A monitor beeps. Sheets rustle, and someone grabs my hand.

“No, no, don’t move.” A feminine voice cuts through the thick fog of my brain.

“It hurts,” I complain and am immediately punished for trying to talk by the ache in my jaw.

“Dante.” The memory of what happened crashes back to me. The kicks. The hits.

The blood.

“It’s okay,” Kara says. It’s Kara’s voice I’m hearing.

I blink my eyes—or rather, my eye—open and find her sitting on my bed with me, holding my hand and smiling down at me with a weird grin. My other eye refuses to budge.

“My eye.” I try to bend my arm to feel if it’s swollen, but my arm doesn’t want to cooperate any more than my eyelid.

“It’s swollen, don’t touch it. Just leave your hands down, honey.” She pats my hand.

“Hurts,” I mutter and try again to move, but the pain ricochets through my chest, knocking the air from me.

“I know, sweetheart.” She smooths her hand across my cheek. “It will get better. You’ll get better.”

“I’m getting the doctor.” Another voice, softer, gentler says.

“No.” I lift my hand to stop her, but she’s already gone. Throwing the curtain aside to get to the door. Through the window, I see her standing at a nurse’s station, waving her arm toward my room.

She looks like Kara, too.

“Who is that?” I try again to lift my hand so I can point, but still it’s stuck on the bed.

“It’s Kara, sweetheart.” Kara tells me, but she’s wrong.

“No it’s not.” I wince then close my eyes to the pain.

“Yes it is. It’s Kara.” She insists.

“It’s all right.” Another voice, this one from the doorway I think. I want to open my eyes to see, but they’re so heavy, and I’m so tired.

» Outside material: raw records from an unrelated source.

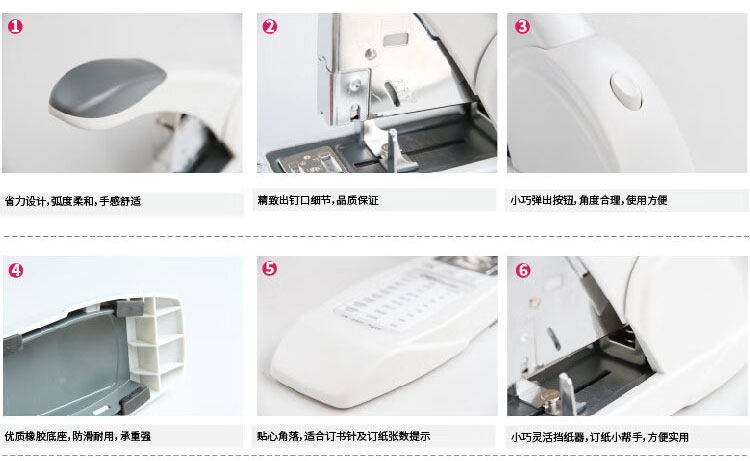 1
省力设计，弧度柔和，手感舒适

2
精致出钉口细节，品质保证

3
小巧弹出按钮，角度合理，使用方便

4
优质橡胶底座，防滑耐用，承重强

5
贴心角落，适合订书针及订纸张数提示

6
小巧灵活挡纸器，订纸小帮手，方便实用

And there’s still so much pain. Why does it hurt so much. If I’m in the hospital, shouldn’t there be medicine for the pain?

“Focus your eyes here. This might be a little bright,” the voice says just before the light of a dozen suns is shone into my eye.

I moan and pull away, but the light merely sweeps to my other eye. And then there’s more pain as whoever is torturing me forces my eyelids apart.

“Pupils look good.” The light finally goes away.

“Didn’t feel good,” I say, but I’m not sure they hear me because several voices start talking at once. “I want to go home.”

“No, you have to stay in the bed.” A strong hand presses against my shoulder. “Stay still.”

“Tommy.”

“He’s fine.” The voice gets more stern. “You need to stay in bed.”